Short problem
Repeat every line below exactly as it reads.

Saved data entries
+ + + +

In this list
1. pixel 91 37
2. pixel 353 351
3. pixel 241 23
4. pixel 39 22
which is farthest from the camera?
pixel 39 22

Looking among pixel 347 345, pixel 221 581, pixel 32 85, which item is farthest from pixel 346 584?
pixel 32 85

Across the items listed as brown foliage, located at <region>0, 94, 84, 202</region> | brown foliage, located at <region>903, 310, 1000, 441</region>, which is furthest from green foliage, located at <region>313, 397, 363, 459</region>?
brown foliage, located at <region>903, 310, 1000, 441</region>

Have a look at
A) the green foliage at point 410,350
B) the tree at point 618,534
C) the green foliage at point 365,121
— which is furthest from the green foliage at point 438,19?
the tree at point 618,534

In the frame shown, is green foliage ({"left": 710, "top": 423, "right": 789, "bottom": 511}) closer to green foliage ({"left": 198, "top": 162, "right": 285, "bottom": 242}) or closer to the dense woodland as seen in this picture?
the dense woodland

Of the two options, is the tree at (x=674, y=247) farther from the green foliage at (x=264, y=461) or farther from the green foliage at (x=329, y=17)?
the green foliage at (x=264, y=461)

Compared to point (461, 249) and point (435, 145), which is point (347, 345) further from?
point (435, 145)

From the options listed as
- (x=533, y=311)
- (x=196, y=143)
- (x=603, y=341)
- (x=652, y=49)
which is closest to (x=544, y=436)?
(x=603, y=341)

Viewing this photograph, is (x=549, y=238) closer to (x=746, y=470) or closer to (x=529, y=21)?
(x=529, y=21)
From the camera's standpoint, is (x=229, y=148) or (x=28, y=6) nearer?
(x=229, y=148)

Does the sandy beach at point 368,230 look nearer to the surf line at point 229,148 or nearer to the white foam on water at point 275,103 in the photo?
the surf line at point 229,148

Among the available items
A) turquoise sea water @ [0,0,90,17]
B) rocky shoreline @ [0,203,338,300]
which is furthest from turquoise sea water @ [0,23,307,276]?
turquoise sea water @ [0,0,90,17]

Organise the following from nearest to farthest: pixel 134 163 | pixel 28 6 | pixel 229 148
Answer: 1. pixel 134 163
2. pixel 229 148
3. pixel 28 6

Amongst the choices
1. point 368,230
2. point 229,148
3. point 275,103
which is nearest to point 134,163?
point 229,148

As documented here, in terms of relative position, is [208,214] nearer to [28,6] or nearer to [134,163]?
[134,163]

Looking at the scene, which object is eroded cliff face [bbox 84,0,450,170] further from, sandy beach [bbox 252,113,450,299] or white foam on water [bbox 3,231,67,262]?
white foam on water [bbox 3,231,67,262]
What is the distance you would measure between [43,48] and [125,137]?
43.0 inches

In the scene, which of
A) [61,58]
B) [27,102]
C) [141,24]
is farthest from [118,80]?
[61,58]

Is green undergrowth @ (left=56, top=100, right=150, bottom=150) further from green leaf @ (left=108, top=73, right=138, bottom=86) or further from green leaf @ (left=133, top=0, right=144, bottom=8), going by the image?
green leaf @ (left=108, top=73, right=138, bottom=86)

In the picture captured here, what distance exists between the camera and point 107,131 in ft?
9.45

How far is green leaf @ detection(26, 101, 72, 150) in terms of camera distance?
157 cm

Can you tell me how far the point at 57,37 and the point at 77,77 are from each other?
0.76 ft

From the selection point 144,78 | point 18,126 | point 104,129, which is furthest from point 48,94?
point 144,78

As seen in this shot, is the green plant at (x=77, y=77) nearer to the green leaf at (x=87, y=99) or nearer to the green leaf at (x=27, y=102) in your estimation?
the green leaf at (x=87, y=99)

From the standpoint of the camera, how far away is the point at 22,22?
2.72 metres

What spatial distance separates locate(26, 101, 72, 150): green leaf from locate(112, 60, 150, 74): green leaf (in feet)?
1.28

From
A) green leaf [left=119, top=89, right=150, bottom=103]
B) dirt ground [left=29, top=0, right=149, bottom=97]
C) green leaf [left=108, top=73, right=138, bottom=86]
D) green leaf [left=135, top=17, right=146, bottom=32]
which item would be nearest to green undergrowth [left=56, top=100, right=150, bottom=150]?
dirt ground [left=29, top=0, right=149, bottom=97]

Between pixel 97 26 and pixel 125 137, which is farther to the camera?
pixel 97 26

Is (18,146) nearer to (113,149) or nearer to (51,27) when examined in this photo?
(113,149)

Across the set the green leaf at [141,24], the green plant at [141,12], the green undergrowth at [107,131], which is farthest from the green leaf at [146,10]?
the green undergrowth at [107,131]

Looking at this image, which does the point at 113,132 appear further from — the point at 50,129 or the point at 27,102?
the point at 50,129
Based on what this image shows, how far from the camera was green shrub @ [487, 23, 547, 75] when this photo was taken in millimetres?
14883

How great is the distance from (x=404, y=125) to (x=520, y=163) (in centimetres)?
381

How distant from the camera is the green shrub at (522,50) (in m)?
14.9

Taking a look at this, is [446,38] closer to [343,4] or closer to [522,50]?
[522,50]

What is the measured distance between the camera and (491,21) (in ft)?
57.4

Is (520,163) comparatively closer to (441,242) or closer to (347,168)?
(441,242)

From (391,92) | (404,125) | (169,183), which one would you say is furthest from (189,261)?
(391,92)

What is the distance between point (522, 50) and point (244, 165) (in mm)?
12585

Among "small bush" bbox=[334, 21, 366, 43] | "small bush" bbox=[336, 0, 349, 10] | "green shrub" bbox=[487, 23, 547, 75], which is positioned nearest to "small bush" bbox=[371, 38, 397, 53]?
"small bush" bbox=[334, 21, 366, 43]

+ + + +

Problem solution
In this list
1. pixel 91 37
2. pixel 353 351
3. pixel 241 23
4. pixel 39 22
which is farthest from the camera?
pixel 39 22

Looking among pixel 347 345, pixel 221 581, pixel 32 85, which item is farthest from pixel 346 584?
pixel 32 85

Across the items listed as brown foliage, located at <region>0, 94, 84, 202</region> | brown foliage, located at <region>903, 310, 1000, 441</region>, which is furthest from green foliage, located at <region>313, 397, 363, 459</region>?
brown foliage, located at <region>903, 310, 1000, 441</region>

Have a look at
A) the green foliage at point 410,350
B) the tree at point 618,534
C) the green foliage at point 365,121
— which is furthest from the green foliage at point 438,19?
the tree at point 618,534

In the frame shown, is green foliage ({"left": 710, "top": 423, "right": 789, "bottom": 511}) closer to green foliage ({"left": 198, "top": 162, "right": 285, "bottom": 242}) or closer to the dense woodland as seen in this picture?
the dense woodland

Of the two options, is the tree at (x=674, y=247) farther from the green foliage at (x=264, y=461) or farther from the green foliage at (x=329, y=17)?
the green foliage at (x=264, y=461)

Compared to point (461, 249) and point (435, 145), which is point (347, 345) further from?
point (435, 145)

From the options listed as
- (x=533, y=311)
- (x=196, y=143)
- (x=603, y=341)
- (x=652, y=49)
which is closest to (x=544, y=436)?
(x=603, y=341)

Viewing this photograph, is (x=549, y=238) closer to (x=746, y=470) or closer to (x=529, y=21)?
(x=529, y=21)
From the camera's standpoint, is (x=229, y=148) or (x=28, y=6) nearer?
(x=229, y=148)

Does the sandy beach at point 368,230 look nearer to the surf line at point 229,148 or nearer to the white foam on water at point 275,103 in the photo?
the surf line at point 229,148

Among the available items
A) turquoise sea water @ [0,0,90,17]
B) rocky shoreline @ [0,203,338,300]
which is furthest from turquoise sea water @ [0,23,307,276]?
turquoise sea water @ [0,0,90,17]

Organise the following from nearest to farthest: pixel 134 163 | pixel 28 6 | pixel 229 148
Answer: 1. pixel 134 163
2. pixel 229 148
3. pixel 28 6

Amongst the choices
1. point 368,230
2. point 229,148
3. point 275,103
which is nearest to point 134,163?
point 229,148

As documented here, in terms of relative position, is [208,214] nearer to [28,6] or nearer to [134,163]?
[134,163]

Looking at the scene, which object is eroded cliff face [bbox 84,0,450,170] further from, sandy beach [bbox 252,113,450,299] or white foam on water [bbox 3,231,67,262]?
white foam on water [bbox 3,231,67,262]
What is the distance you would measure between [43,48] and [125,137]?
43.0 inches

In the scene, which of
A) [61,58]
B) [27,102]
C) [141,24]
is farthest from [118,80]?
[61,58]

Is green undergrowth @ (left=56, top=100, right=150, bottom=150) further from green leaf @ (left=108, top=73, right=138, bottom=86) or further from green leaf @ (left=133, top=0, right=144, bottom=8), going by the image?
green leaf @ (left=108, top=73, right=138, bottom=86)

In the picture captured here, what distance exists between the camera and point 107,131 in ft?
9.45

How far is green leaf @ detection(26, 101, 72, 150) in terms of camera distance?
157 cm

Can you tell me how far the point at 57,37 and the point at 77,77 are from each other?
0.76 ft

From the selection point 144,78 | point 18,126 | point 104,129, which is furthest from point 48,94?
point 144,78

As seen in this shot, is the green plant at (x=77, y=77) nearer to the green leaf at (x=87, y=99) or nearer to the green leaf at (x=27, y=102) in your estimation?
the green leaf at (x=87, y=99)

From the standpoint of the camera, how far away is the point at 22,22?
2.72 metres

What spatial distance separates locate(26, 101, 72, 150): green leaf from locate(112, 60, 150, 74): green leaf (in feet)?
1.28

From
A) green leaf [left=119, top=89, right=150, bottom=103]
B) dirt ground [left=29, top=0, right=149, bottom=97]
C) green leaf [left=108, top=73, right=138, bottom=86]
D) green leaf [left=135, top=17, right=146, bottom=32]
which item would be nearest to green undergrowth [left=56, top=100, right=150, bottom=150]?
dirt ground [left=29, top=0, right=149, bottom=97]

Between pixel 97 26 and pixel 125 137, which is farther to the camera?
pixel 97 26

Is (18,146) nearer to (113,149) or nearer to (51,27) when examined in this photo?
(113,149)

Across the set the green leaf at [141,24], the green plant at [141,12], the green undergrowth at [107,131], which is farthest from the green leaf at [146,10]?
the green undergrowth at [107,131]

Looking at this image, which does the point at 113,132 appear further from — the point at 50,129 or the point at 27,102?
the point at 50,129
Based on what this image shows, how far from the camera was green shrub @ [487, 23, 547, 75] when this photo was taken in millimetres?
14883

How great is the distance from (x=404, y=125) to (x=520, y=163) (in centimetres)?
381

How distant from the camera is the green shrub at (522,50) (in m)?
14.9

Taking a look at this, is [446,38] closer to [343,4] or closer to [522,50]?
[522,50]

What is the measured distance between the camera and (491,21) (in ft)?
57.4

Is (520,163) comparatively closer to (441,242) or closer to (347,168)?
(441,242)

From (391,92) | (404,125) | (169,183), which one would you say is furthest from (189,261)?
(391,92)

What is the distance between point (522, 50) and point (244, 165) (in mm)?
12585

Among "small bush" bbox=[334, 21, 366, 43] | "small bush" bbox=[336, 0, 349, 10] | "green shrub" bbox=[487, 23, 547, 75], which is positioned nearest to "small bush" bbox=[371, 38, 397, 53]?
"small bush" bbox=[334, 21, 366, 43]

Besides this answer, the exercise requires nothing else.